# Feed Me Brains is back!



## jd13 (Sep 5, 2008)

Hey fellow Halloween Forum members!

I'm happy to announce the return of my Zombie/Horror/Halloween website, *Feed Me Brains*! After server issues and some personal family things last year, the site went down for several months. Unfortunately all of the content was lost, but I'm getting started again. Take a look and help me get the word out...

*Feed Me Brains*

The site is a fun and unique blend of movie reviews, zombie content, Halloween and horror news, and most importantly, Halloween prop reviews.

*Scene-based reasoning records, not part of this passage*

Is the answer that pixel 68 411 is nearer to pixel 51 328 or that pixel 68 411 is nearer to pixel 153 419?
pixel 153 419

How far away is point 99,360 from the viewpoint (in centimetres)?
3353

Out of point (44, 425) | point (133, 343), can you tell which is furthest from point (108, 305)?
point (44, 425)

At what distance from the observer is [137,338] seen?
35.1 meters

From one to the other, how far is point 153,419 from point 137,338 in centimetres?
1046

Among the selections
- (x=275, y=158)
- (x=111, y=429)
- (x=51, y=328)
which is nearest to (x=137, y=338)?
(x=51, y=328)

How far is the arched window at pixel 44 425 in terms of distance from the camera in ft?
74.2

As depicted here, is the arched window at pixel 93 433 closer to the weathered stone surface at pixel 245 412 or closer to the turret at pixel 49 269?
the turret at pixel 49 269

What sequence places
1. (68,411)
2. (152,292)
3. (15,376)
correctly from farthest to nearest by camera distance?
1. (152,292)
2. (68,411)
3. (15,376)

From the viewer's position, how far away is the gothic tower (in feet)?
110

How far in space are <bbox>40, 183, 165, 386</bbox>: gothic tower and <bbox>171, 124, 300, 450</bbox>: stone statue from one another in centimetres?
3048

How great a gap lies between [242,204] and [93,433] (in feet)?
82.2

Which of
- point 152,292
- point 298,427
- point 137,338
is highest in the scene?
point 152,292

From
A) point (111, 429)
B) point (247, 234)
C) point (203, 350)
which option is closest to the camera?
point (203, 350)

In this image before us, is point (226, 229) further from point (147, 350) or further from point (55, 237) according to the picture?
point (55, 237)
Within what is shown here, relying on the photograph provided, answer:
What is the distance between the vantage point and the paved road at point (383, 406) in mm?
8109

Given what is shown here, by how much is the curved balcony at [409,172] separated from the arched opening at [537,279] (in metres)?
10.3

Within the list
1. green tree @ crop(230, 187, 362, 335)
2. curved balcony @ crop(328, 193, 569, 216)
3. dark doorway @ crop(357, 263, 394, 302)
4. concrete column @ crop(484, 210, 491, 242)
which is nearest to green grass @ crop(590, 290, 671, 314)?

So far there are two quality reviews which may be of interest to the forum readers - and MANY more on the way...

Life-Size Animated Michael Myers | Feed Me Brains

Chest Splitting Zombie Animated Prop | Feed Me Brains

The site has links for you to follow me on Twitter and YouTube (which has several videos of my past haunts!)

Feedback is welcome and appreciated!

- Feed Me Brains


----------



## Jeffhawk (Nov 16, 2009)

I was looking at your comments about the chest splitting zombi,it doesnt look that bad,ive seen a lot worse.but the good thing is its got lots of room for improvement, not to mention placement of it would be critical(strobe lights -fog-or a dark corner.when i get props like that i put clear coat on the guts& blood to make it fresh looking or a new coat of dark red...I also saw you advertised a freddy k, but couldnt find any thing on him,Im very interested in one if ya got em.you can pm me or drop an email,[email protected] saw the mike myers last year and was very disapointed in it,so i got a new jason,however if I find an old mike i might get him.


----------



## jd13 (Sep 5, 2008)

Hey man, I'm not sure how I missed this comment from so long ago but thanks for responding! I didnt think anybody even visited the site (which I haven't updated in a while anyway)

My chest splitting zombie is still going strong and I love it! I do have a first generation life size Freddy from Gemmy but it's not for sale at the moment. I may be selling my entire collection in the near future but I'll definitely be posting here if I do that...


----------